▶ **TEKS BACAAN**
Ada seorang operations manager dari client kantor saya – yang cool banget. Kita undang dia makan siang dan nasinya keras. Kita sebagai vendor yang baik, meminta maaf. Dia bilang,
“Gak papa. Justru saya suka nasi keras. Gak suka tuh saya, beras sushi.”
“Kok sukanya nasi yang keras Pak?” I cannot help but to ask.
“Iya, orang tua saya ngajarin jangan pernah buang makanan. Nasi kemarin juga kita makan.”

This may be simple. But this, blew my mind.

Dan setelah saya menjadi orang tua, di sini lah saya lihat banyak orang tua mulai mengambil langkah yang tidak disadari, berdampak.

“Saya waktu kecil, miskin. Saya pastikan anak-anak saya mendapatkan yang terbaik, termahal.”

“Waktu kecil, saya makan aja susah. Saya pastikan mereka itu sekarang makan enak.”

“Waktu kecil, saya belajar ditemani lilin dan 2 buku. Sekarang anak saya, saya sekolahkan ke Inggris.”

We experienced the worst and therefore we tend to give the best.

The question is, is the best…is what our children need? Really?

Orang sukses itu menjadi sukses karena :
(1) dididik dengan benar, terlepas dari dari apakah dia kaya atau miskin
(2) dididik oleh kesulitan yang dia hadapi.

Kita akui ada anak orang kaya yang tetap jempolan attitudenya dan perjuangannya. Tapi kita lihat kebanyakan orang sukses juga dulunya sulit. Kesulitan (dalam beberapa kasus, kemiskinan) itu yang menjadi drive orang-orang untuk menjadi sukses. Ini adalah resep yang nyata. Kesulitan yang orang-orang sukses ini hadapi adalah ladang ujian di mana mereka menempa diri mereka menjadi orang sukses.

Pertanyaannya, jika kita ingin mencetak anak-anak yang bermental baja, kenapa kita justru memberikan semua kemudahan? Kenapa justru kita hilangkan semua kesulitan itu?

Karena dengan menghilangkan kesulitan-kesulitan itu, justru kita menciptakan generasi yang syarat hidupnya banyak.

*Generasi Berikutnya*

*_Apa yang terjadi dengan dari hasil thinking frame ‘dulu saya susah, saya tidak ingin anak saya susah’? Ini yang terjadi:_*

Anak dari teman ibu saya terbiasa makan beras impor thailand. Di 98, kita terkena krisis dan orang tuanya tdiak lagi mampu beli beras impor. Yang terjadi adalah, anaknya gak bisa makan.

Ada anak dari teman yang terbiasa makan es krim haagen dasz, ketika pertama kali makan es krim lokal, dia muntah.

Ada cucu yang ngamuk di rumah neneknya karena di rumah nenek, gak ada air panas.

▶ **DESKRIPSI SOAL**
Menurut teks bacaan, apa yang terjadi pada anak yang terbiasa makan es krim haagen dasz ketika pertama kali makan es krim lokal? Data berikut tidak ada hubungannya dengan teks bacaan.

▶ **DATA TERSEDIA**
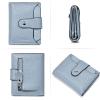 imageBOSTANTEN Women Leather Wallet RFID Blocking Small Bifold Zipper Pocket Wallet Card Case Purse with ID Window2blue pebble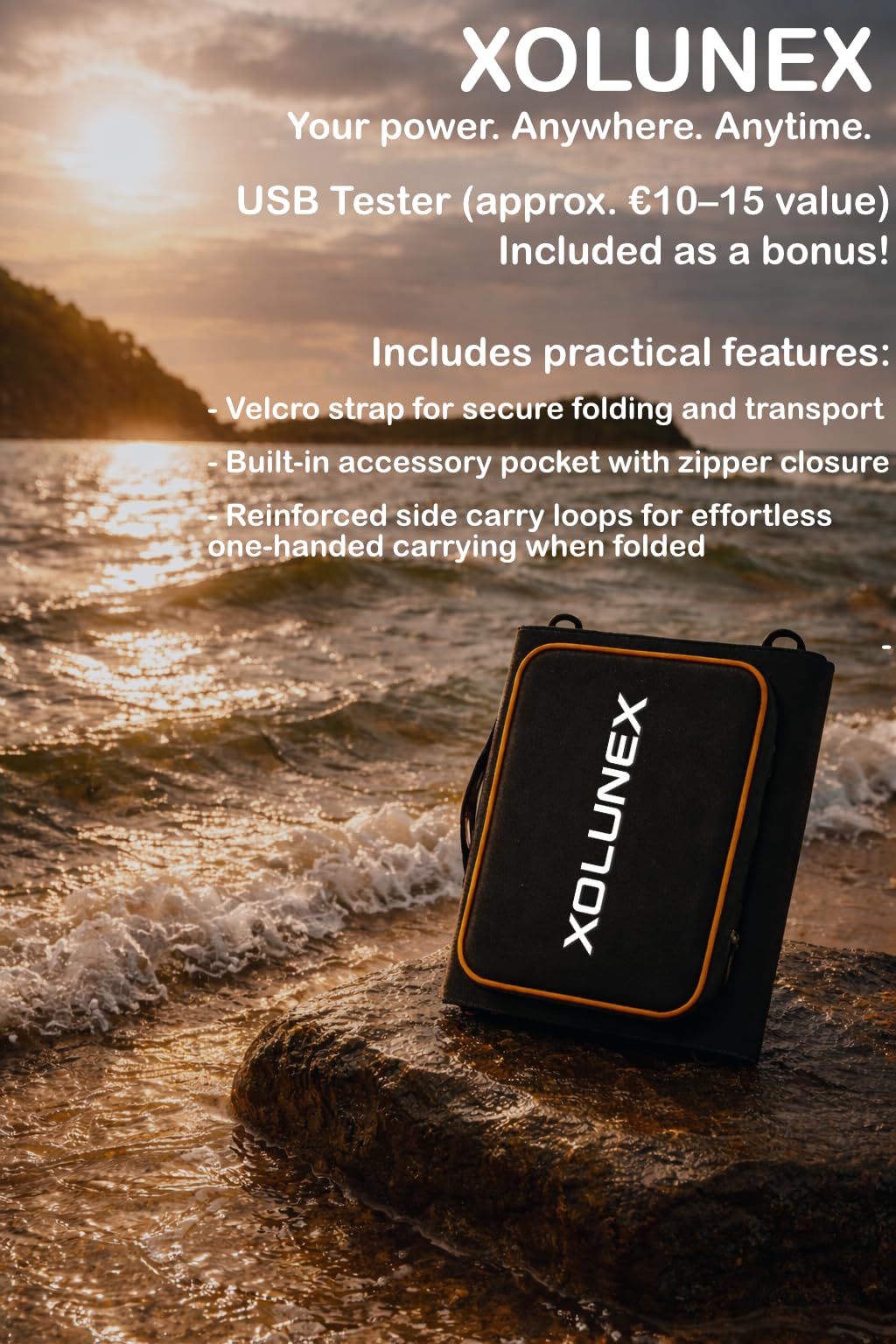 Xolunex Faltbares Solarpanel 30W Monokristallin IP54 Tragbares Solar Ladegerät mit USB & DC 18V für Camping Outdoor
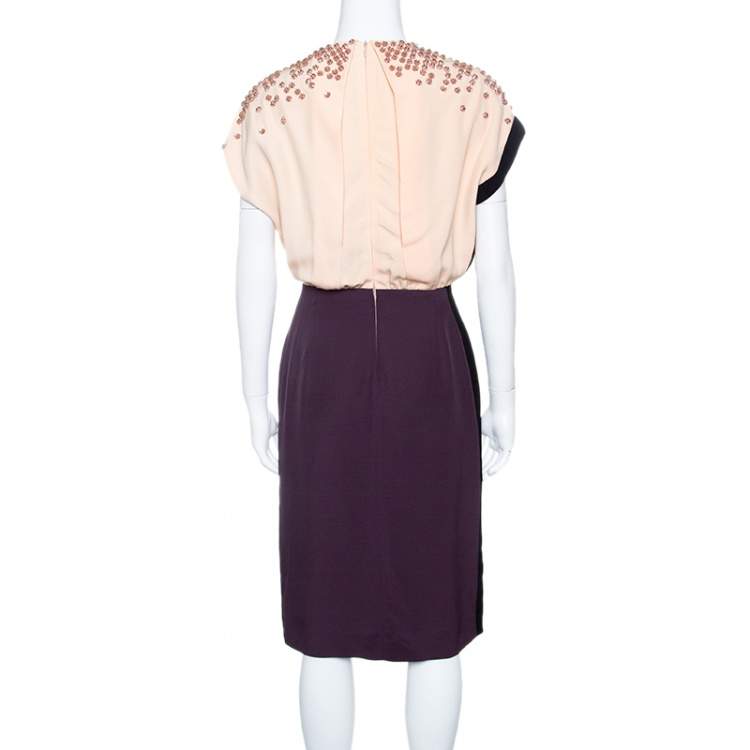Pre Owned Fendi Colorblock Embellished Bodice Midi Dress M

▶ **JAWABAN**
Anak itu muntah.